SUPPLIED MATERIAL
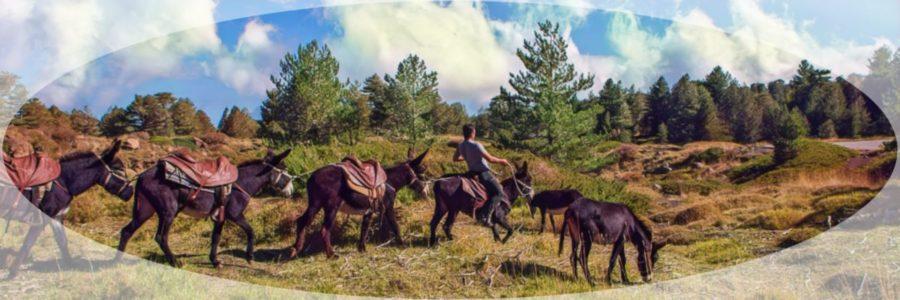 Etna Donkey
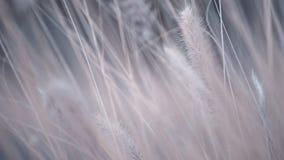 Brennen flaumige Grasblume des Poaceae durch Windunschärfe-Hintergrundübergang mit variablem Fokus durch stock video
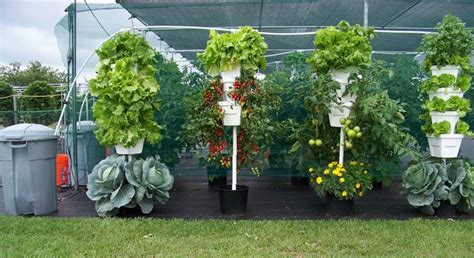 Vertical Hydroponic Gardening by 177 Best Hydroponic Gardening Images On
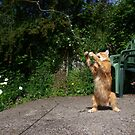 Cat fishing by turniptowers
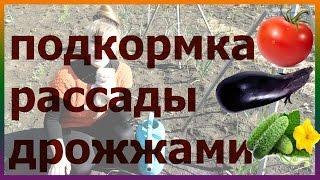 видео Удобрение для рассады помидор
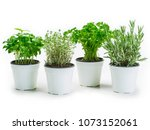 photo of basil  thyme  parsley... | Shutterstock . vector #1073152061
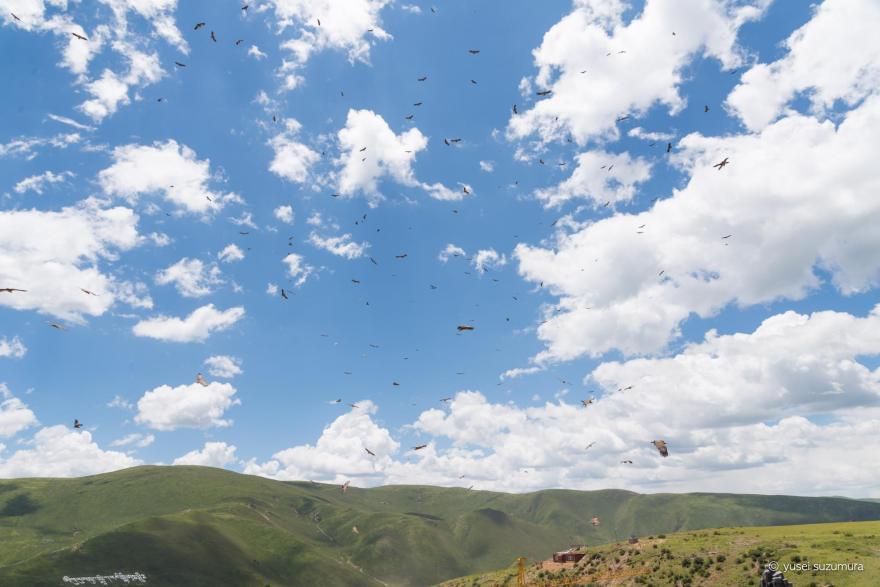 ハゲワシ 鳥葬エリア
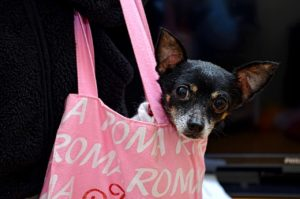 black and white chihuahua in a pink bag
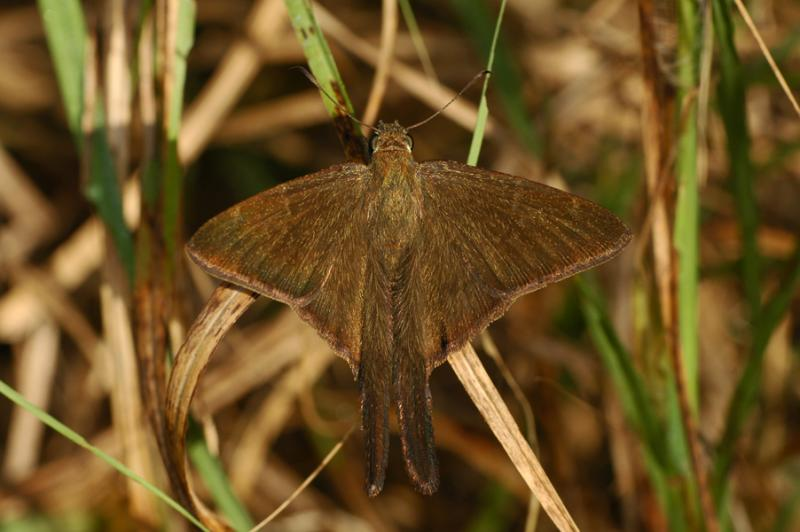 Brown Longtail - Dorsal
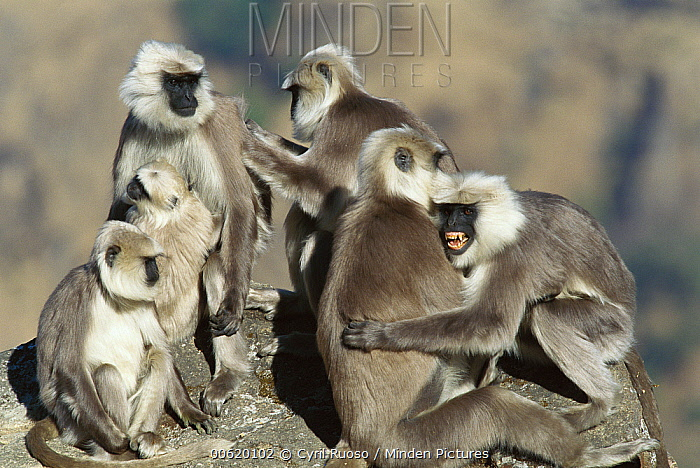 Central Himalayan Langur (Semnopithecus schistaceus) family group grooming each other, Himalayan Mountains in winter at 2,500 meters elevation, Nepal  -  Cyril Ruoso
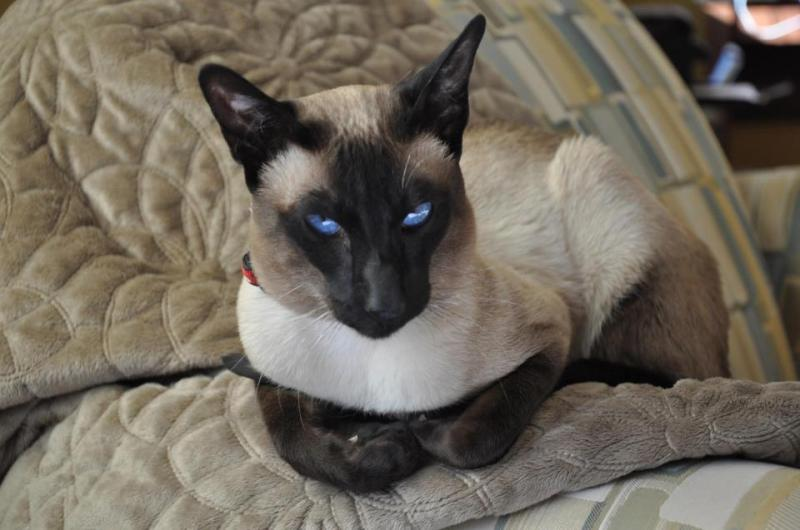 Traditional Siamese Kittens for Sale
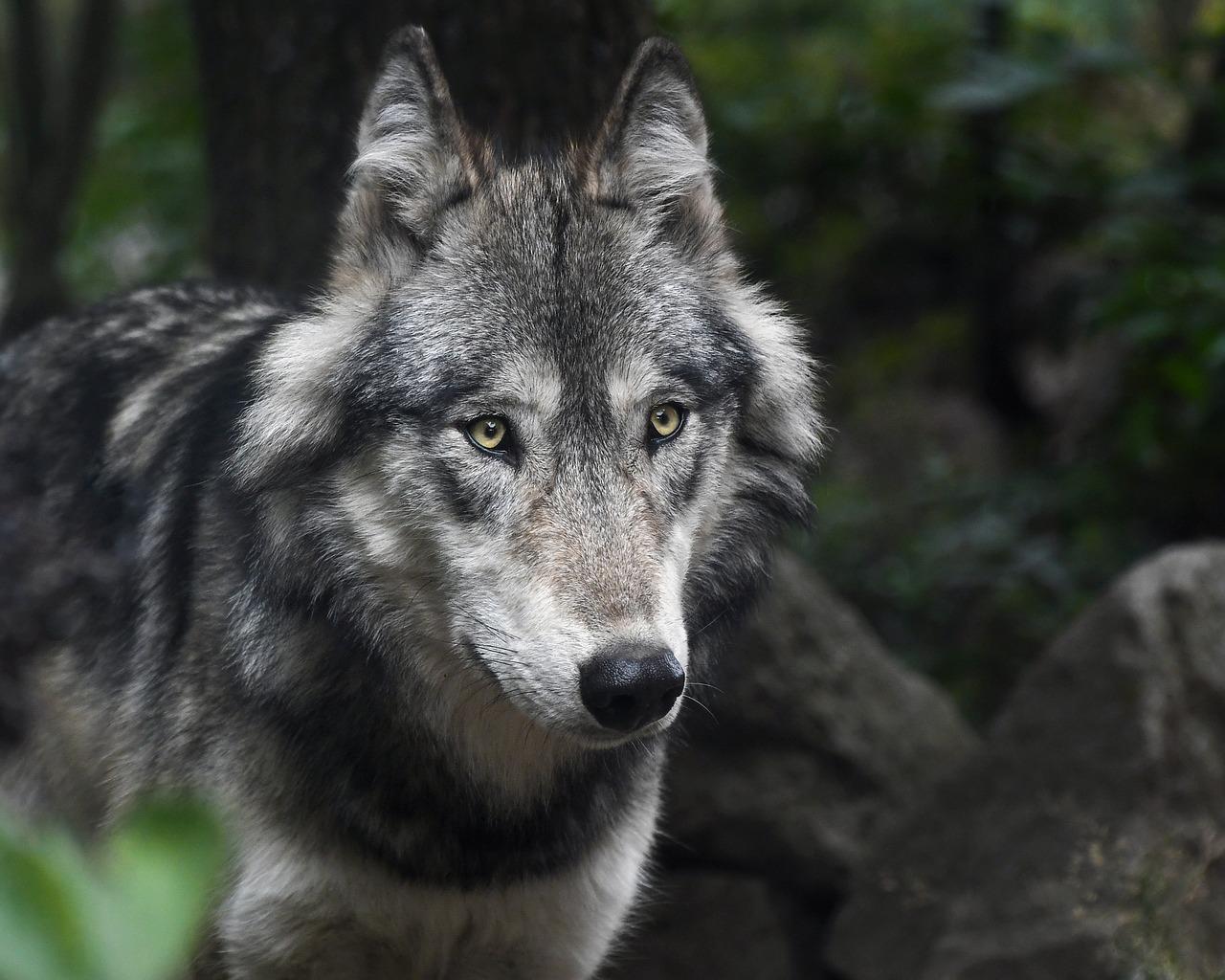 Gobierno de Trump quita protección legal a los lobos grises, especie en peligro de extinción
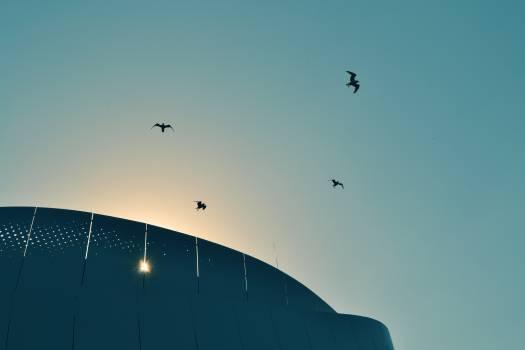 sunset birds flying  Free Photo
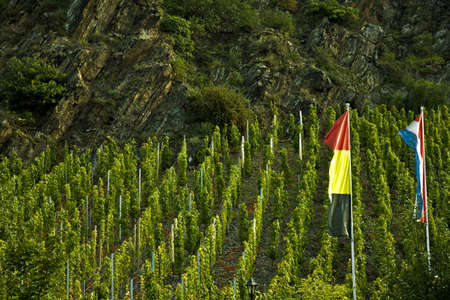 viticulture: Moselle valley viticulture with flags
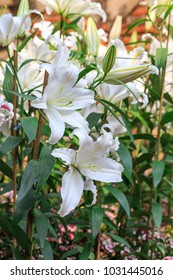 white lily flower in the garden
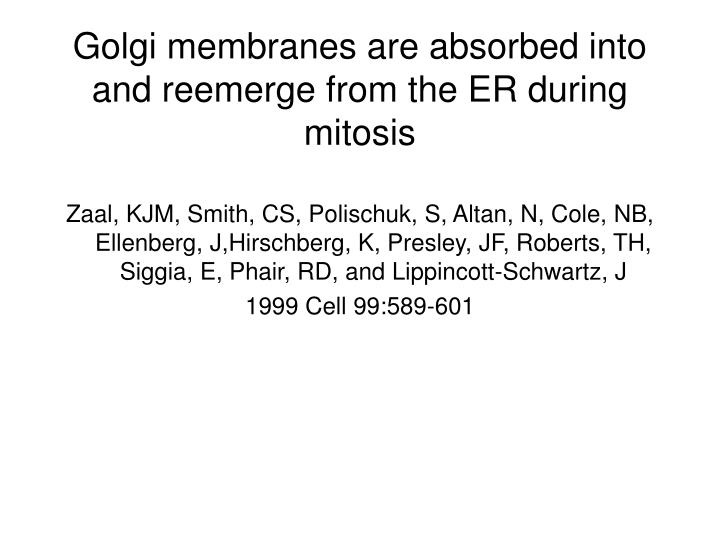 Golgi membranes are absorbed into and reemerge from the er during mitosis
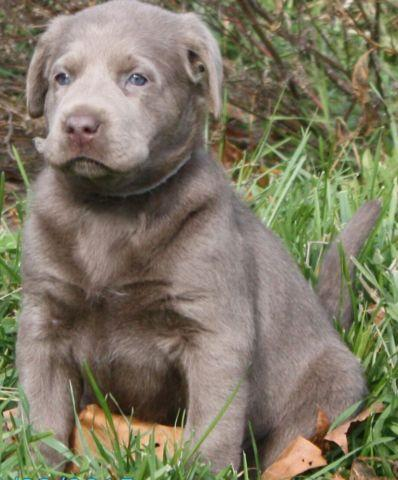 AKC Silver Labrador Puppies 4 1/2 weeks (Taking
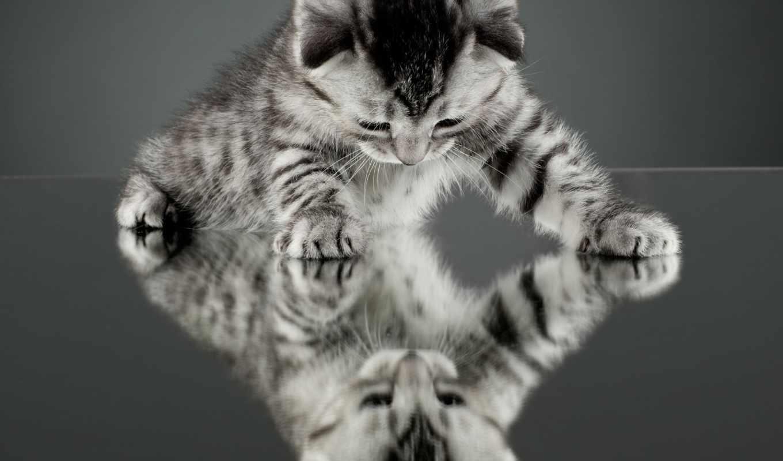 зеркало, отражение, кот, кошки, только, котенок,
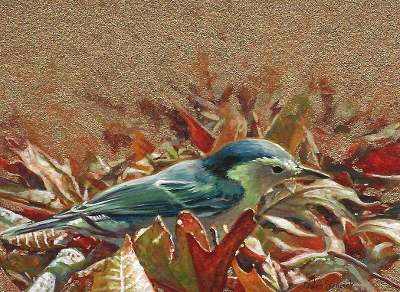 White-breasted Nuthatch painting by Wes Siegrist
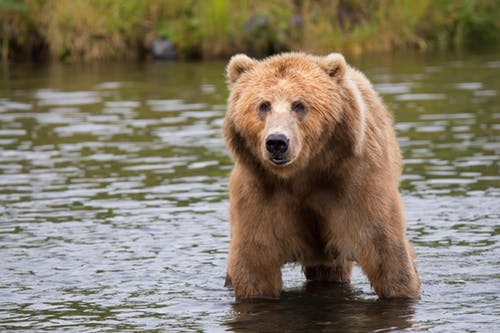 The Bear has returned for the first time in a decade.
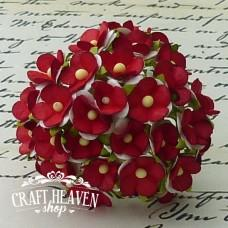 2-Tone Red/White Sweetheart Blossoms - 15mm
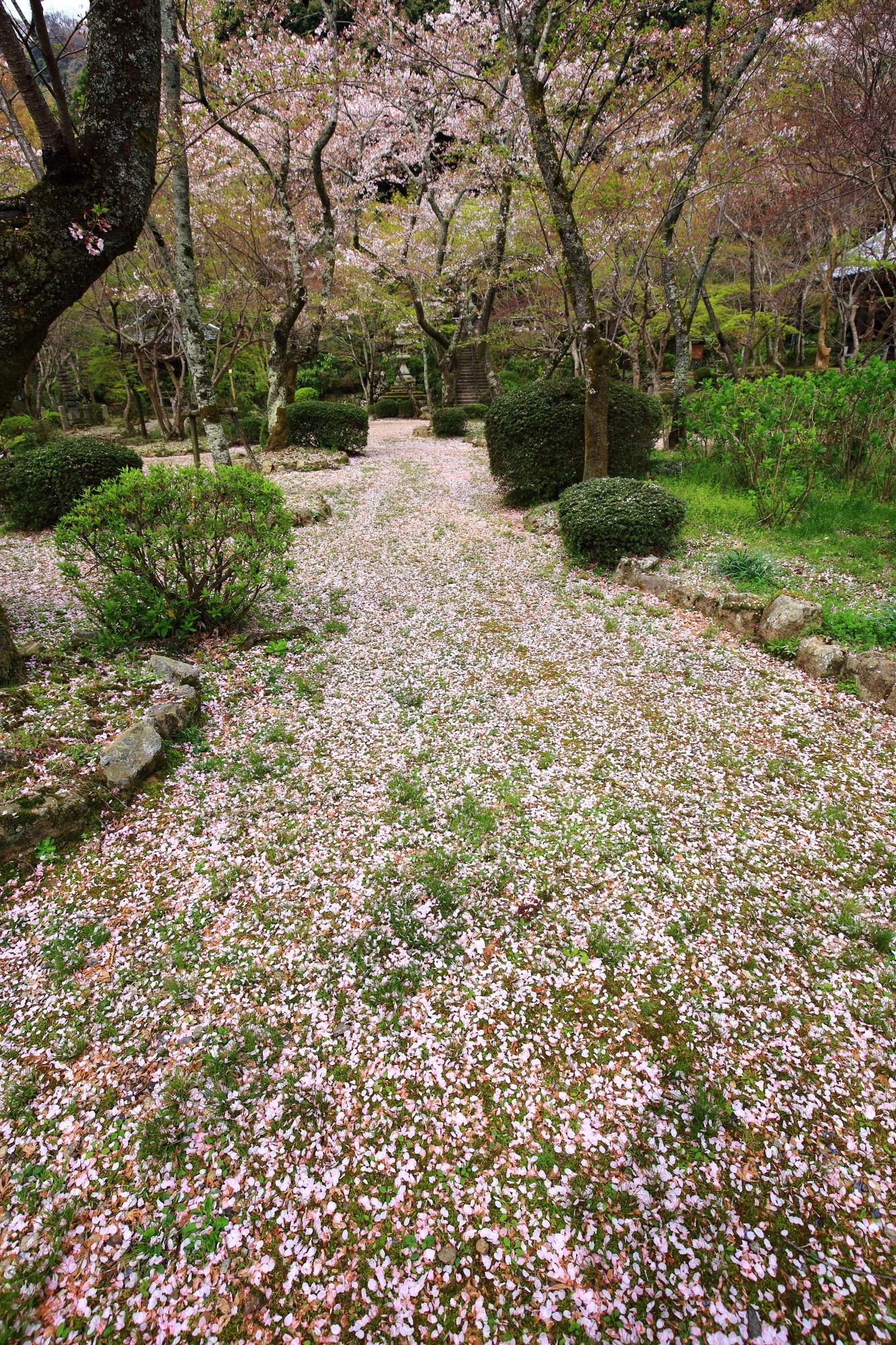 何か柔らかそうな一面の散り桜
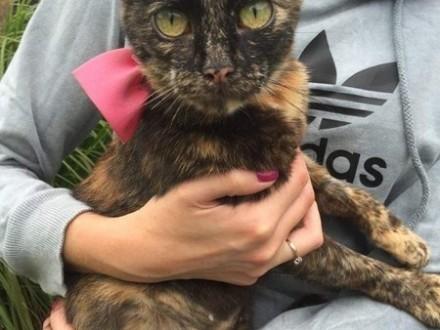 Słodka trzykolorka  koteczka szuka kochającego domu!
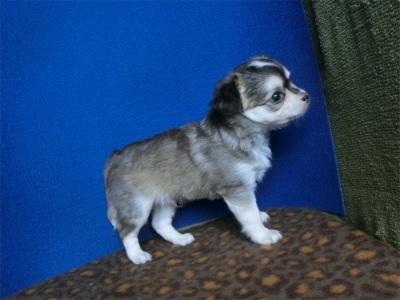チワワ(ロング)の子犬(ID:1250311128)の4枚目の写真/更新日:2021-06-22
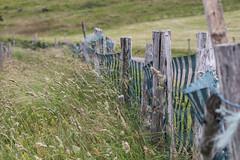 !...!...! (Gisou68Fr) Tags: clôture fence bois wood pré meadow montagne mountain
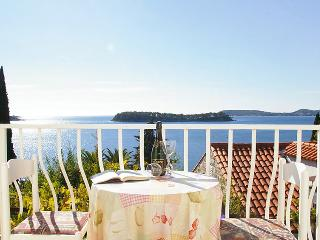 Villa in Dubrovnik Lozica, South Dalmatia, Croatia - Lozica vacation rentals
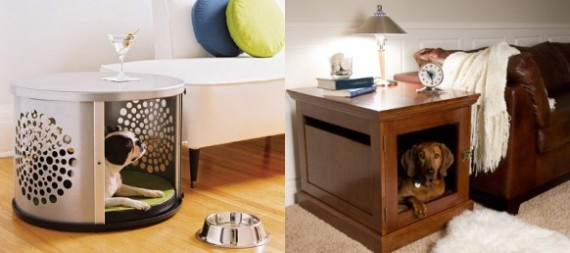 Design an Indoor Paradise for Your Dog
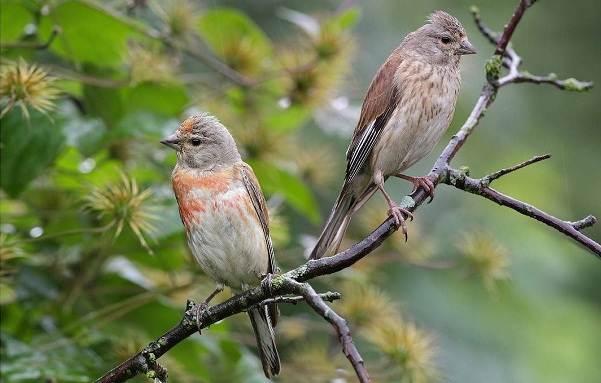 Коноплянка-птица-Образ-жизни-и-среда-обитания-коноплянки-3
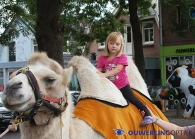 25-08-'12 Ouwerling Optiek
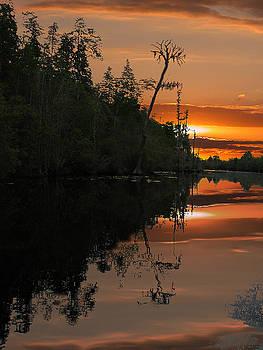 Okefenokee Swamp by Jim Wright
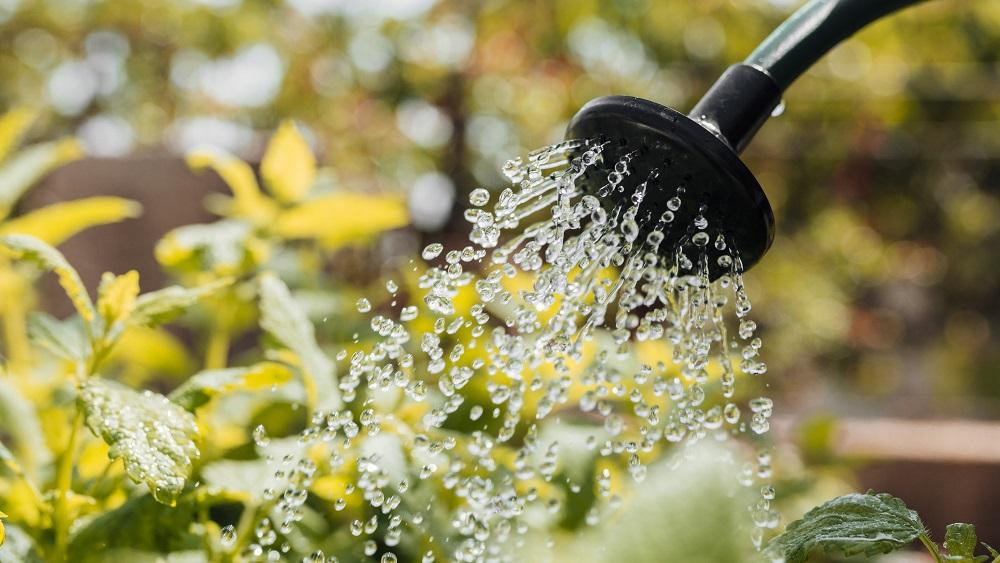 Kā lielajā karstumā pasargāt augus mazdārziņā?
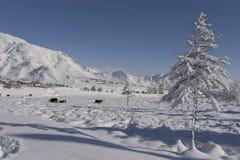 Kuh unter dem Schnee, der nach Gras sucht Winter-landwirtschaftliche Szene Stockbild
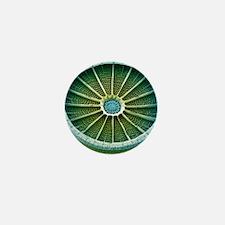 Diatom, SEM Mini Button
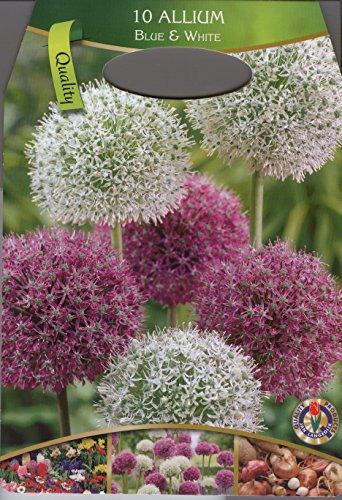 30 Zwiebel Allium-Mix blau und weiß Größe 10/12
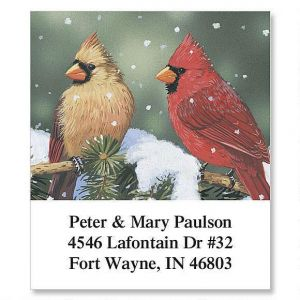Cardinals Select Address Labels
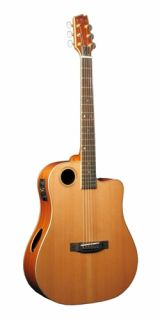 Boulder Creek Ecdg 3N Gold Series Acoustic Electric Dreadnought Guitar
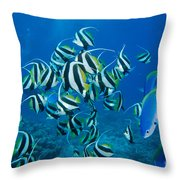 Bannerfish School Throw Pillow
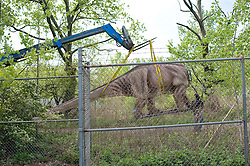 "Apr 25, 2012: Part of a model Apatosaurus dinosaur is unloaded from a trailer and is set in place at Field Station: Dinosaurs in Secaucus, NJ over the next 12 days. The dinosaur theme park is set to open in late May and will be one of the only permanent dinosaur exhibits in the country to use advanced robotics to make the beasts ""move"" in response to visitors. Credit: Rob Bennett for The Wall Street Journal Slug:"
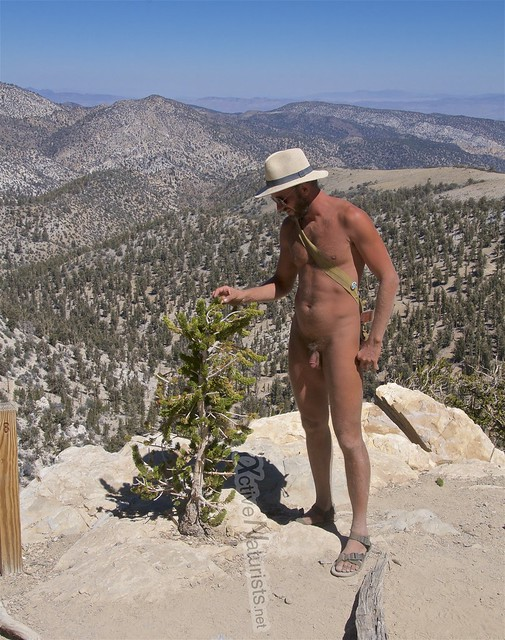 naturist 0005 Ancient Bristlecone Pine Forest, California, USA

WORK TASK
Reproduce each line of the records above, exactly and without pictures.

ANSWER SECTION
 Etna Donkey
 Brennen flaumige Grasblume des Poaceae durch Windunschärfe-Hintergrundübergang mit variablem Fokus durch stock video
 Vertical Hydroponic Gardening by 177 Best Hydroponic Gardening Images On
 Cat fishing by turniptowers
 видео Удобрение для рассады помидор
 photo of basil  thyme  parsley... | Shutterstock . vector #1073152061
 ハゲワシ 鳥葬エリア
 black and white chihuahua in a pink bag
 Brown Longtail - Dorsal
 Central Himalayan Langur (Semnopithecus schistaceus) family group grooming each other, Himalayan Mountains in winter at 2,500 meters elevation, Nepal  -  Cyril Ruoso
 Traditional Siamese Kittens for Sale
 Gobierno de Trump quita protección legal a los lobos grises, especie en peligro de extinción
 sunset birds flying  Free Photo
 viticulture: Moselle valley viticulture with flags
 white lily flower in the garden
 Golgi membranes are absorbed into and reemerge from the er during mitosis
 AKC Silver Labrador Puppies 4 1/2 weeks (Taking
 зеркало, отражение, кот, кошки, только, котенок,
 White-breasted Nuthatch painting by Wes Siegrist
 The Bear has returned for the first time in a decade.
 2-Tone Red/White Sweetheart Blossoms - 15mm
 何か柔らかそうな一面の散り桜
 Słodka trzykolorka  koteczka szuka kochającego domu!
チワワ(ロング)の子犬(ID:1250311128)の4枚目の写真/更新日:2021-06-22
 !...!...! (Gisou68Fr) Tags: clôture fence bois wood pré meadow montagne mountain
 Villa in Dubrovnik Lozica, South Dalmatia, Croatia - Lozica vacation rentals
 Design an Indoor Paradise for Your Dog
 Коноплянка-птица-Образ-жизни-и-среда-обитания-коноплянки-3
 25-08-'12 Ouwerling Optiek
 Okefenokee Swamp by Jim Wright
 Kā lielajā karstumā pasargāt augus mazdārziņā?
 Kuh unter dem Schnee, der nach Gras sucht Winter-landwirtschaftliche Szene Stockbild
 Diatom, SEM Mini Button
 30 Zwiebel Allium-Mix blau und weiß Größe 10/12
Cardinals Select Address Labels
 Boulder Creek Ecdg 3N Gold Series Acoustic Electric Dreadnought Guitar
 Bannerfish School Throw Pillow
 "Apr 25, 2012: Part of a model Apatosaurus dinosaur is unloaded from a trailer and is set in place at Field Station: Dinosaurs in Secaucus, NJ over the next 12 days. The dinosaur theme park is set to open in late May and will be one of the only permanent dinosaur exhibits in the country to use advanced robotics to make the beasts ""move"" in response to visitors. Credit: Rob Bennett for The Wall Street Journal Slug:"
 naturist 0005 Ancient Bristlecone Pine Forest, California, USA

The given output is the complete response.